Olson spent the next six weeks recuperating at Ashley’s house. In the evening, they grilled salmon, played backgammon under an old apricot tree in her backyard, and listened to the Yacht Rock or Rolling Stones stations on Spotify. She changed his dressings, made him acai smoothie bowls, and accompanied him on short walks around her neighborhood to build up his stamina.

The Kind Man with the Plane would fly him back to Oregon, and he and McKay would receive his genomics results. Olson feared they would contain the same disappointing collection of letters: There would be the mutations in the PI3K pathway, which had been drugged twice.

The MAP3KI variant would surely show up again, too. Olson knew there were medications to target that one, but they’re extremely toxic and don’t work well.

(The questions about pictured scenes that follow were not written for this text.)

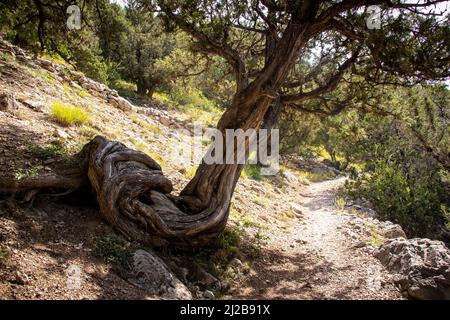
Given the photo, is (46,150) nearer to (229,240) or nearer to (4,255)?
(4,255)

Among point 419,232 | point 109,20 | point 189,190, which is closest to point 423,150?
point 419,232

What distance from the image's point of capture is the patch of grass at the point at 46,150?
516cm

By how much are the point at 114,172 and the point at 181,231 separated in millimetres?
1347

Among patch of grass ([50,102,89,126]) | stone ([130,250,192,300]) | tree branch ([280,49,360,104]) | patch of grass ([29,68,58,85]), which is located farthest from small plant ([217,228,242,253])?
patch of grass ([29,68,58,85])

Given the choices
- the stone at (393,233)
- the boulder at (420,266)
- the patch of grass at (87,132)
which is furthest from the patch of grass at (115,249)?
the stone at (393,233)

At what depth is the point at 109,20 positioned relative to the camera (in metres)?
6.95

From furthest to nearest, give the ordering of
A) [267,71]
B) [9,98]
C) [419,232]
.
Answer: [419,232]
[9,98]
[267,71]

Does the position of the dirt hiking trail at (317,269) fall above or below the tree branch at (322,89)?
below

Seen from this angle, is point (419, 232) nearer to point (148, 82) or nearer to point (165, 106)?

Then there was the CTNNB1 mutation, which his reports showed was an especially important one for his cancer. But no pharmaceutical companies had developed any drugs for it yet.

“Don’t worry,” he told Ashley. “We’ll figure something out.”

He and McKay are weighing his options.

Maybe Olson will stay on his trial and undergo extra monitoring in case other new lesions show up.

Maybe they could try focusing on the PI3K pathway again, now that a couple years had passed. Perhaps it would respond again. McKay said there was an off-label targeted drug that had been approved for breast cancer patients.

Or maybe there was a new actionable mutation or new drug combo they’d never heard about. Maybe it already had worked on someone who had the same DNA mutations and cancer progression.

Maybe that information would show up in a new sequencing report or a new database that McKay would have access to.

The clock is ticking. His twin has to be out there somewhere.